The closing pages of the 1951 journal offer a glimpse of Marilyn as a passenger catching a Greyhound in Monterey. After mentioning a group of Italian fishermen headed downstate (“warm, lusty, and friendly as hell”), she refers to “damn near breaking” her back “trying not to sleep all over the filipino boy” (“he smelled good like/flowers”). Changing seats, she lands in the same situation, a girl in her mid-twenties, an unknown, just another passenger riding on a crowded bus with “small and crowded” seats, the girl next to her (“younger than I with a kid about five”): “I slept all over the kid next to me and the kid slept all over me.” This last passage is one of the few that she crossed out, which seems odd. But given the way the notebook begins, with that exclamatory “Alone,” how right somehow that it ends with her sleeping “all over” strangers and they “all over” her on a crowded bus.
Becoming Nell
The only film meaningfully referenced in Fragments is Don’t Bother to Knock (1952), in which Marilyn plays Nell, a seriously disturbed girl fresh from an asylum with scars on her wrists from a suicide attempt. The first time I saw this movie I didn’t recognize the plainly dressed person with no makeup, her hair tied back. In a typed letter Marilyn wrote to her psychiatrist about her confinement in a locked ward at the Payne-Whitney clinic in February 1961, she describes how she drew attention to the injustice of her plight: “I got the idea from a movie I made once called Don’t Bother to Knock. I picked up a light-weight chair and slammed it … against the glass intentionally. It took a lot of banging to get even a small piece of glass. So I went over with the glass concealed in my hand and sat quietly on the bed waiting for them to come in.” The fact that she keeps a piece of the broken glass hidden in her hand is a deliberate reprise of what Nell does with a razor in the last scene of Don’t Bother to Knock. In the letter, Marilyn makes sure to emphasize the fact that it was all an act and that she would “never intentionally mark or mar” herself.
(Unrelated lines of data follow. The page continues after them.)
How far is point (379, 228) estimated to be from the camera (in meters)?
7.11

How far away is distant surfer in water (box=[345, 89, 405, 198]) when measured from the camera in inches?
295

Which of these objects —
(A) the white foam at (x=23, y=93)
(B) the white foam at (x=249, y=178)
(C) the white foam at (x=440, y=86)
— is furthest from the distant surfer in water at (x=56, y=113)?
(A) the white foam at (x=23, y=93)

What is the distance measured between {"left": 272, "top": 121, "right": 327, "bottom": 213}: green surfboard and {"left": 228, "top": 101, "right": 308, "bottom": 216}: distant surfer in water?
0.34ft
Daryl F. Zanuck’s response to Monroe’s brave, scarily revealing performance as Nell tells you all you need to know about her situation at 20th Century Fox: “She’s a dumb tomato and half-crazy to boot. She’s a sex pot who wiggles and walks and breathes sex, and each picture she’s in she’ll earn her keep, but no more dramatic roles.”
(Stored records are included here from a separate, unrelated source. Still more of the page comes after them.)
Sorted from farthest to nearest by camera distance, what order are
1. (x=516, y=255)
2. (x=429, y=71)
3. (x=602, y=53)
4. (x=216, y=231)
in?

Fox did its best to put a sexual spin on this unlikely work. The posters for Don’t Bother to Knock show her bulging out of a strapless evening gown never seen in the film and the sales line is “She’s Dynamite! A wicked sensation as the lonely girl in Room 809.” What redeems this vulgarization is that Marilyn Monroe so beautifully transcended it to become what she became, the legend, the icon, the bright star shining on and on, year after year.